When creating a DataBlock with MultiCategoryBlock, we don’t set vocab. I could assume vocab gets set up with the get_y behaviour behind the scene.

However, I couldn’t find when and where the vocab gets set up. If anyone knows, could you please explain when/where the connection between MultiCategoryBlock and get_y is established in DataBlock?

George2 · February 17, 2021, 7:30pm

Hi!
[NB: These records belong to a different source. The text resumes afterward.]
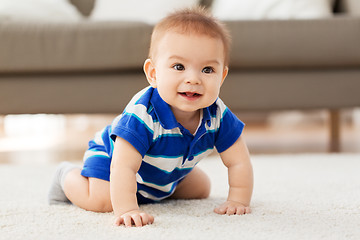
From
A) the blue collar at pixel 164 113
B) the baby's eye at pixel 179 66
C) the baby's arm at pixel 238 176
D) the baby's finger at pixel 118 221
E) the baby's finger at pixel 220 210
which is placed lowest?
the baby's finger at pixel 220 210

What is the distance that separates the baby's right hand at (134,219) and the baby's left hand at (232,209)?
0.48ft

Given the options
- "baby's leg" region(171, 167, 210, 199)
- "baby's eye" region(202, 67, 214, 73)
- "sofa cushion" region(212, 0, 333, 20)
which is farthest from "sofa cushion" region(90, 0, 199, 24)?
"baby's eye" region(202, 67, 214, 73)

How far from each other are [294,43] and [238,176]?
0.84 meters

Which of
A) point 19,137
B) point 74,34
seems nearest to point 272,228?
point 74,34

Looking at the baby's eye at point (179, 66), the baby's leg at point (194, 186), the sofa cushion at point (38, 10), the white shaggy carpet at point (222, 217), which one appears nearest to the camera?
the white shaggy carpet at point (222, 217)

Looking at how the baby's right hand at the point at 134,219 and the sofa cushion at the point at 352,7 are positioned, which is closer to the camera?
the baby's right hand at the point at 134,219

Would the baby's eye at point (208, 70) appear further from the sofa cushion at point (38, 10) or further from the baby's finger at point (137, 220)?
the sofa cushion at point (38, 10)

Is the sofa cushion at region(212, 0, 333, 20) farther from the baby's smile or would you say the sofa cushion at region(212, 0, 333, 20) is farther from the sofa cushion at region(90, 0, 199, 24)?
the baby's smile

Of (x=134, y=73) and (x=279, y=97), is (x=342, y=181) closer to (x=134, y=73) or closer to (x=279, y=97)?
(x=279, y=97)

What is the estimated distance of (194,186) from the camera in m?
0.99

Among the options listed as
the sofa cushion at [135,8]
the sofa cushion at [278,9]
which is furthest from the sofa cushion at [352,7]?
the sofa cushion at [135,8]

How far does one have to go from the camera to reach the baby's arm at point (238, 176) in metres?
0.88

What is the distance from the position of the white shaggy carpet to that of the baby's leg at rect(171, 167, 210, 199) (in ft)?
0.09

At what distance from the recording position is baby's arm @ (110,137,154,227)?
76 centimetres
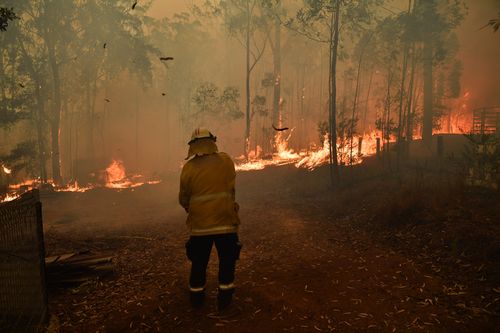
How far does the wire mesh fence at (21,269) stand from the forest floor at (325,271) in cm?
53

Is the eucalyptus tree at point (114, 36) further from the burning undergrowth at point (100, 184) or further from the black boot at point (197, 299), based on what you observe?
the black boot at point (197, 299)

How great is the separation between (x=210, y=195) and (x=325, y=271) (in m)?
2.78

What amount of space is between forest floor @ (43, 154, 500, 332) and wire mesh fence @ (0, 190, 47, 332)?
53 cm

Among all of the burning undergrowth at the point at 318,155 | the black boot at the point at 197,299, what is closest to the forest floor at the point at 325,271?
the black boot at the point at 197,299

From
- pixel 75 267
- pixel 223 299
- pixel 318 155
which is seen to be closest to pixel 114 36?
pixel 318 155

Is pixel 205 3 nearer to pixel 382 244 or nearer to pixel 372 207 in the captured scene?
pixel 372 207

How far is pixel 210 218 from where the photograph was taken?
457cm

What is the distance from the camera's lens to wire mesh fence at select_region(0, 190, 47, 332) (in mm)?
3676

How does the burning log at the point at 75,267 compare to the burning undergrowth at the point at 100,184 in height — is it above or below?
above

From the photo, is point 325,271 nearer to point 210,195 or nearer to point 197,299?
point 197,299

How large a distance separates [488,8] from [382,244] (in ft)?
153

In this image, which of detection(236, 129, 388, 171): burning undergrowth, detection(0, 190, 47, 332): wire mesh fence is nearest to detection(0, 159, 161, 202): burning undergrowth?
detection(236, 129, 388, 171): burning undergrowth

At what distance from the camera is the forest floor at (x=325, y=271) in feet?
14.5

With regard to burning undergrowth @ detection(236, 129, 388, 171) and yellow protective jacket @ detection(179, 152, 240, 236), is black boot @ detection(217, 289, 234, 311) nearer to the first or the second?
yellow protective jacket @ detection(179, 152, 240, 236)
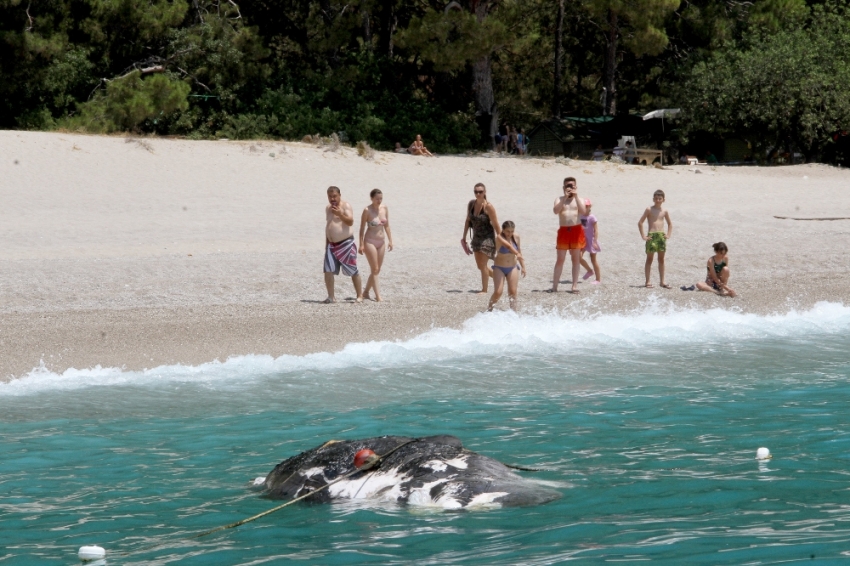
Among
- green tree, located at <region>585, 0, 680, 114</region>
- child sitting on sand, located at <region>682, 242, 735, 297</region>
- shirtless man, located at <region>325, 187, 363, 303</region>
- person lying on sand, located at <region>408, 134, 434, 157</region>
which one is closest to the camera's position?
shirtless man, located at <region>325, 187, 363, 303</region>

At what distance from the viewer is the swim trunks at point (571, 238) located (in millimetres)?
14258

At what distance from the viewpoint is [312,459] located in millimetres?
6949

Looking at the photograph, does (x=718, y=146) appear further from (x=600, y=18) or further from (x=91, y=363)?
(x=91, y=363)

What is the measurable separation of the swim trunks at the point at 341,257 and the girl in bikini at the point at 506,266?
1685 millimetres

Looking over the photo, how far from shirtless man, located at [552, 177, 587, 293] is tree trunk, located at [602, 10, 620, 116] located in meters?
20.7

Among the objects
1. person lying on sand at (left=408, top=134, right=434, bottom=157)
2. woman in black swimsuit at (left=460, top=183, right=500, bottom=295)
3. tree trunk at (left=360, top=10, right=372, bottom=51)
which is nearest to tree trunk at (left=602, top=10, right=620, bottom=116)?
tree trunk at (left=360, top=10, right=372, bottom=51)

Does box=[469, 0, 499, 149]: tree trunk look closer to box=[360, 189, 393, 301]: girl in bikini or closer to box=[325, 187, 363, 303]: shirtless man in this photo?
box=[360, 189, 393, 301]: girl in bikini

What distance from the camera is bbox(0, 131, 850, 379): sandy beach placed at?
12023mm

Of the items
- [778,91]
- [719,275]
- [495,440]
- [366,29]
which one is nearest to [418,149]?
[366,29]

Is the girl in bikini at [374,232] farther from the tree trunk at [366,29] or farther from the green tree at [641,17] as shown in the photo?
the green tree at [641,17]

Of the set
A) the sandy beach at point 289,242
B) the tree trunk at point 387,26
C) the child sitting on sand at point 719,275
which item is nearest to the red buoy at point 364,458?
the sandy beach at point 289,242

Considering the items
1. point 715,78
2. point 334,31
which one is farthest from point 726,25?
point 334,31

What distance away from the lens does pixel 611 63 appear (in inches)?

I had the exact same question as you did (initially I was very happy your question came up from the google search because it was literally what I was searching).
So the first part is here:

    def MultiCategoryBlock(encoded=False, vocab=None, add_na=False):
        "`TransformBlock` for multi-label categorical targets"
        tfm = EncodedMultiCategorize(vocab=vocab) if encoded else [MultiCategorize(vocab=vocab, add_na=add_na), OneHotEncode]
        return TransformBlock(type_tfms=tfm)

Now the MultiCategorize part (with a vocab=None) initially does this:

class MultiCategorize(Categorize):
    "Reversible transform of multi-category strings to `vocab` id"
    loss_func,order=BCEWithLogitsLossFlat(),1
    def __init__(self, vocab=None, add_na=False): super().__init__(vocab=vocab,add_na=add_na,sort=vocab==None)

    def setups(self, dsets):
        if not dsets: return
        if self.vocab is None:
            vals = set()
            for b in dsets: vals = vals.union(set(b))
            self.vocab = CategoryMap(list(vals), add_na=self.add_na)

    def encodes(self, o):
        if not all(elem in self.vocab.o2i.keys() for elem in o):
            diff = [elem for elem in o if elem not in self.vocab.o2i.keys()]
            diff_str = "', '".join(diff)
            raise KeyError(f"Labels '{diff_str}' were not included in the training dataset")
        return TensorMultiCategory([self.vocab.o2i[o_] for o_ in o])
    def decodes(self, o): return MultiCategory      ([self.vocab    [o_] for o_ in o])

And the part that sets the vocab is this one:

if self.vocab is None:
            vals = set()
            for b in dsets: vals = vals.union(set(b))

Which essentially creates a set (remember we don’t want duplicate values) and then for both the train and the validation dataset it appends the unique values that it can find.